Подобно черепахе, у которой пополам треснул панцирь, кое-как уполз Дато за гребень бархана.
Долго стоял Хугава внизу, одурело уставившись в корявые следы свихнувшегося старейшины. Он постучал себя кулаком по виску, стараясь хоть немного прояснить мозг и, рассеянно взглянув на коня, бездумно взобрался ему на спину.
В другой раз Дато нежданно-негаданно объявился перед женою Хугавы. Старших положено уважать. Молодая женщина пригласила белобородого в шатер:
– Отведайте нашего мяса.
– Что? Пусть его коршуны жрут!
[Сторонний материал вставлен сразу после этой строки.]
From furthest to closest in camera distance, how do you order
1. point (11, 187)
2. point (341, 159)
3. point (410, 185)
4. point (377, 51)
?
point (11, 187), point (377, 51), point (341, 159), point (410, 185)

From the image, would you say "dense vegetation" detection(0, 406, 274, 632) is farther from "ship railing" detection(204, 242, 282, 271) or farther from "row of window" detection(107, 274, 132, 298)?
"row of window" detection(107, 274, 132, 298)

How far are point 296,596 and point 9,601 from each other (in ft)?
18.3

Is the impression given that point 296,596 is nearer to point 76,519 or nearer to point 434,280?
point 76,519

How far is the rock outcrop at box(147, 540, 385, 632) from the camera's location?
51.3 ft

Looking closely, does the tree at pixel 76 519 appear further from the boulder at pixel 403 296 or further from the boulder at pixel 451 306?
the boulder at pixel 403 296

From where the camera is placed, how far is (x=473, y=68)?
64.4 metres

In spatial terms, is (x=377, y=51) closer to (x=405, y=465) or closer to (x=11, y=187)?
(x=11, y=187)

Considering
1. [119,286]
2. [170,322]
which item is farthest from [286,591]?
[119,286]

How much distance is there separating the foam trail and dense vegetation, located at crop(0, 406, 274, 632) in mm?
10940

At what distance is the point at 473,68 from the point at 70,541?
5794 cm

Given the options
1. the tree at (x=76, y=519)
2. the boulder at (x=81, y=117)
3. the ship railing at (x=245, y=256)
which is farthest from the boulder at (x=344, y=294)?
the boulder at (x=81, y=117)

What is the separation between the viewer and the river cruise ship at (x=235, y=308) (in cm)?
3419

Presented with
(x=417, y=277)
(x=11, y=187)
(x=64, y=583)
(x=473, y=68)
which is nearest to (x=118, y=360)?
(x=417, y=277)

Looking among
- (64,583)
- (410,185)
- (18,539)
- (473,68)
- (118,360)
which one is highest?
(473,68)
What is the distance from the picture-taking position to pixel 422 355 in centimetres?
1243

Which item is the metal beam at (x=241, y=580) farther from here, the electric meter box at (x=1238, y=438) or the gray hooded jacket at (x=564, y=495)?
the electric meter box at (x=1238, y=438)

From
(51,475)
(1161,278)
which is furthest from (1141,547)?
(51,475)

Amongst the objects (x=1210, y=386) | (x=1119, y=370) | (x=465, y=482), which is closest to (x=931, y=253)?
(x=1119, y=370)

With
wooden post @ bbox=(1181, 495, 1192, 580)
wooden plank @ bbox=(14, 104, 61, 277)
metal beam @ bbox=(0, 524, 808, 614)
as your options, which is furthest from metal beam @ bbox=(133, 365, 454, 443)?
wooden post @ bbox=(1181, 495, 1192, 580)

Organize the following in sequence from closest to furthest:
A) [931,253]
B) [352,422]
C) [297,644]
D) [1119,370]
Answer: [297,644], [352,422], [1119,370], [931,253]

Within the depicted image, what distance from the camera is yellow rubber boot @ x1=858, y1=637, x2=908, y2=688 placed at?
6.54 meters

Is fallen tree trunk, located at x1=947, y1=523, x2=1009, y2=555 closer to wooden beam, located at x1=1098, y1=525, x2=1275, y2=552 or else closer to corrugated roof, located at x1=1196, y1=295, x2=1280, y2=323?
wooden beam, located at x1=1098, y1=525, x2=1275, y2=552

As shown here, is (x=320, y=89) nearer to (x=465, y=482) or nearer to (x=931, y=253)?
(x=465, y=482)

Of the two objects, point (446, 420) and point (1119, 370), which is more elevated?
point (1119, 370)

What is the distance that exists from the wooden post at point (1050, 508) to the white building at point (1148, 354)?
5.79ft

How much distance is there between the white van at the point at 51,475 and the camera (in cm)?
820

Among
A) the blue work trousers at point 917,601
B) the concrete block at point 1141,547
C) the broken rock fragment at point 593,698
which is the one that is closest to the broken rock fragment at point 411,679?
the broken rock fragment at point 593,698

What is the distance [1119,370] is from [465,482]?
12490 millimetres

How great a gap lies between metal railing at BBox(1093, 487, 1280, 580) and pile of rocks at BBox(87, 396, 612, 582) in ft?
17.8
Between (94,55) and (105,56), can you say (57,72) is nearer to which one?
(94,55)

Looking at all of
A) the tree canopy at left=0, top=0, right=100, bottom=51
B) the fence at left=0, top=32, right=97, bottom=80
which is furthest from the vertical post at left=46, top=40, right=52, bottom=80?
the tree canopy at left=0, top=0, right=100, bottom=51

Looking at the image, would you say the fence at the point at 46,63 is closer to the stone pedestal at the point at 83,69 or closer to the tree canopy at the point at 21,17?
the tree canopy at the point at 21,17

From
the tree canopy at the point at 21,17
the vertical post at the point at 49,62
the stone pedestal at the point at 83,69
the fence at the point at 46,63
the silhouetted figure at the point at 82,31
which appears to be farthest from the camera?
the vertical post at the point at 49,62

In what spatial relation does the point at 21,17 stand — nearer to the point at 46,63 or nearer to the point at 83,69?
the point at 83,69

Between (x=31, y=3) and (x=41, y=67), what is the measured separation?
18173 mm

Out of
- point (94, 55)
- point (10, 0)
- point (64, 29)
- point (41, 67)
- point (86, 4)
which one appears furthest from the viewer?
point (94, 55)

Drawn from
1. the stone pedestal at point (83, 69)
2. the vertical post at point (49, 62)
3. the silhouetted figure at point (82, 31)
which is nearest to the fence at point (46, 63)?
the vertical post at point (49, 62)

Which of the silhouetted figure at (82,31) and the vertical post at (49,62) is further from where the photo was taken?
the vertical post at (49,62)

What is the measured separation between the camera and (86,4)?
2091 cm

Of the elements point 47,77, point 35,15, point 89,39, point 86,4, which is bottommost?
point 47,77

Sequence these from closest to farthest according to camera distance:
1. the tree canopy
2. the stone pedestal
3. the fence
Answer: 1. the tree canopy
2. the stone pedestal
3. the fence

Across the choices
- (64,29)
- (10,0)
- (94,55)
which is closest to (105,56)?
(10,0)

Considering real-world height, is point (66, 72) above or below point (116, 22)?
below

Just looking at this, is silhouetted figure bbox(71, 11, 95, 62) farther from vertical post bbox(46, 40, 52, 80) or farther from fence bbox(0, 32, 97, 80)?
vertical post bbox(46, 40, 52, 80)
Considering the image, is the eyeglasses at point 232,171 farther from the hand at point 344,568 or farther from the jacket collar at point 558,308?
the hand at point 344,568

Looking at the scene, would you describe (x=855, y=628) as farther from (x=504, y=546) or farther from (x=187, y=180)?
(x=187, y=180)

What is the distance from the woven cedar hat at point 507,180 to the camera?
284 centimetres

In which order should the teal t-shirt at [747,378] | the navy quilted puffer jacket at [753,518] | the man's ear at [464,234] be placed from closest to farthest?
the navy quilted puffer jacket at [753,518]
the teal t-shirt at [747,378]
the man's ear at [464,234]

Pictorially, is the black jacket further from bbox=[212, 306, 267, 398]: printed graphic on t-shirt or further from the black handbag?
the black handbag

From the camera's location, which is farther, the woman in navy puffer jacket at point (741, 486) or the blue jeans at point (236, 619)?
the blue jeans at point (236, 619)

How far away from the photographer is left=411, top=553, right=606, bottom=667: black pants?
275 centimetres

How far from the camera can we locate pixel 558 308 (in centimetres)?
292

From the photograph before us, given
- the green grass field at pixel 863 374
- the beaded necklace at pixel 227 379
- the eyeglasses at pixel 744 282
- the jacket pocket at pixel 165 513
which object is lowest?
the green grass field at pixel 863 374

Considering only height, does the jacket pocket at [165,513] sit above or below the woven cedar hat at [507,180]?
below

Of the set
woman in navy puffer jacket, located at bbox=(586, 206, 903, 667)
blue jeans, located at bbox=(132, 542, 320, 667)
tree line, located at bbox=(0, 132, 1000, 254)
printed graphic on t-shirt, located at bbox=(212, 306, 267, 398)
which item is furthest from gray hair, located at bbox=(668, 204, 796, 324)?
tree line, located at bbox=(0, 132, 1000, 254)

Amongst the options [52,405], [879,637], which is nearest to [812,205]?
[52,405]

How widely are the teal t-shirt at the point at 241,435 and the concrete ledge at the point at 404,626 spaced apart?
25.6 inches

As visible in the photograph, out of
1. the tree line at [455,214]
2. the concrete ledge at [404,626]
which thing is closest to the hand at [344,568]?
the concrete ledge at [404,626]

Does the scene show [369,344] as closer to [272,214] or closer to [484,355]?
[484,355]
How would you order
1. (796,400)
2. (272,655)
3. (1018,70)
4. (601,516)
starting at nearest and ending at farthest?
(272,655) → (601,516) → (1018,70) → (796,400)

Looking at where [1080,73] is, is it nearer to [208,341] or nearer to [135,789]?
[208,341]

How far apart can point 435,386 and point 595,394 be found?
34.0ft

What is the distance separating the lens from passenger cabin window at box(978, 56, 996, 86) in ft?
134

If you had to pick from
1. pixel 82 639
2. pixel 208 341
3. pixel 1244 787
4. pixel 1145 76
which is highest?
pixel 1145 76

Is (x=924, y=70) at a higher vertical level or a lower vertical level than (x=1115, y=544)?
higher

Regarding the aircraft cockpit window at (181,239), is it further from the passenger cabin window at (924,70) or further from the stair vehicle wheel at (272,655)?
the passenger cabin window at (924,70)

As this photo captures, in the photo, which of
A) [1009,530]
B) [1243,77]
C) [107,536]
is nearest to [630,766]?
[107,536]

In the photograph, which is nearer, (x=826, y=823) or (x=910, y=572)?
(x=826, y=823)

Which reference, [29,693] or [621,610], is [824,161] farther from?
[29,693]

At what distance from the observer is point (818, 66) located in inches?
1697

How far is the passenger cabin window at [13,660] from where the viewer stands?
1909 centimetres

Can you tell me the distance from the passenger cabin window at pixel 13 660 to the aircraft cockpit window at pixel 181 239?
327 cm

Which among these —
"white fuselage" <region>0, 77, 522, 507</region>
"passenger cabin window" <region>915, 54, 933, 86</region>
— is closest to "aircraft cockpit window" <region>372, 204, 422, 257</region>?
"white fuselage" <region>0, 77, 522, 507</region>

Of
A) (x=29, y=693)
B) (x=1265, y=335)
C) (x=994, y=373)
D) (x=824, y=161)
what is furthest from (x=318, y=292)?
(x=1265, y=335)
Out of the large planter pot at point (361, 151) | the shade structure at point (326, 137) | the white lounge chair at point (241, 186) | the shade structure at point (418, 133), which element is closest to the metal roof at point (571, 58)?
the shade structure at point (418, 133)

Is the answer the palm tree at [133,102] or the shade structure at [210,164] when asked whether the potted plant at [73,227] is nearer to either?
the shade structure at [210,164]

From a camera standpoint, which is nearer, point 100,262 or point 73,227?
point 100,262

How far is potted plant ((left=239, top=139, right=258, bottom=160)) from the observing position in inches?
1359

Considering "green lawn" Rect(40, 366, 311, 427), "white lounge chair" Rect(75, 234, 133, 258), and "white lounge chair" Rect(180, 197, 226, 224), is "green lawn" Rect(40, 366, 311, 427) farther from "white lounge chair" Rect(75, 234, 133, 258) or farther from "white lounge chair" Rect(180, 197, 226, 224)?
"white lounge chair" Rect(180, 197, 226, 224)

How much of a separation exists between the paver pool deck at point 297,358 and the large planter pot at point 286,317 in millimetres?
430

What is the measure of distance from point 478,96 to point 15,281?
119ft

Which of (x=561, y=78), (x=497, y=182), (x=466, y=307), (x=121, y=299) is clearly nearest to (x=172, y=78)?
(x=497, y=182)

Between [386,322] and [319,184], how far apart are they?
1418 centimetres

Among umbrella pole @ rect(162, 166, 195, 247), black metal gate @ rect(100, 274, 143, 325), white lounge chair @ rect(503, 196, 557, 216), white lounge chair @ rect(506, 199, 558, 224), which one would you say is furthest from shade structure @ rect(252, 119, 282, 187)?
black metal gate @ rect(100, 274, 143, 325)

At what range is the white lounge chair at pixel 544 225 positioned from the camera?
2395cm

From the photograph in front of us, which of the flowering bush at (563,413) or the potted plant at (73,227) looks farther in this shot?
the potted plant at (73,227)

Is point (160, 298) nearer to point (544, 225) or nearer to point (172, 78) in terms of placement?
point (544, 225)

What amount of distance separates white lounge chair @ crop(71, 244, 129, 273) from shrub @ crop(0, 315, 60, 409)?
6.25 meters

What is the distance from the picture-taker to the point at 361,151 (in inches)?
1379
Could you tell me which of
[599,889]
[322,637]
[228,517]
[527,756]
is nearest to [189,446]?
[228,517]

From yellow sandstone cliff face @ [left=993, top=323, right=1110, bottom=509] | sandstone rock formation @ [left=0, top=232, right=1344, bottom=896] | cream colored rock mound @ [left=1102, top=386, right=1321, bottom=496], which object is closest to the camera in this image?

Чтоб я ступил в жилище, где поселился блуд? Никогда! Где твои глаза, несчастная? Разве ты ослепла? Где твои уши? Разве ты оглохла? Разве ты ничего уже не видишь и не слышишь? Томруз сделалась подругой Хугавы. Ступай! Спеши. Торопись. Не медли. Он и сейчас с нею.
– Томруз... и Хугава?
– удивилась женщина.
– Не может быть. Я знаю Хугаву. И знаю тетушку Томруз. Прости, отец, но ты говоришь неправду.
Стройная и крепкая, как и сам Хугава, лицом приятная, взглядом смелая, она стояла, спокойно возвышаясь над стариком, корчившемся от бешенства, и неприязненно смотрела в его безумные глаза.
– Что? Я говорю неправду? Выходит, я лжец? Я обманщик? Я пустой болтун? А-а-а! Все вы тут в сговоре, я вижу. Будьте же прокляты все! В первый раз встречаю женщину, которой все равно, с нею муж или с другой. Значит, и сама ты нечиста, как кобылица весною. Грех! Свальный грех!
– Как тебе не стыдно, отец, - глухо, сквозь зубы, сказала жена Хугавы.
– Лучше б ты мирно сидел среди внуков своих, уму-разуму их учил бы, чем рыскать от шатра к шатру с клеветой на устах. Уймись! Перед богом ведь скоро предстанешь.
– Что? Не оскверняй имени божьего погаными губами!
Тьфу ты, бес. Не такова была жена Хугавы, чтобы терпеть напраслину. Даже от наистаршего человека в племени.
Да если вправду Томруз стала подругой Хугавы - что из того? Если уж такой мужчина, как Хугава, сблизился с такой женщиной, как Томруз, то это у них отнюдь не баловство. Значит не могут иначе. И отвергнутой жене не к лицу лезть в сердца тех двух. Где сказано: "Человеку запрещено любить человека"? Нигде. Зато всякий знает пословицу: "Не суйся с топором между корой и древесиной - дерево погубишь".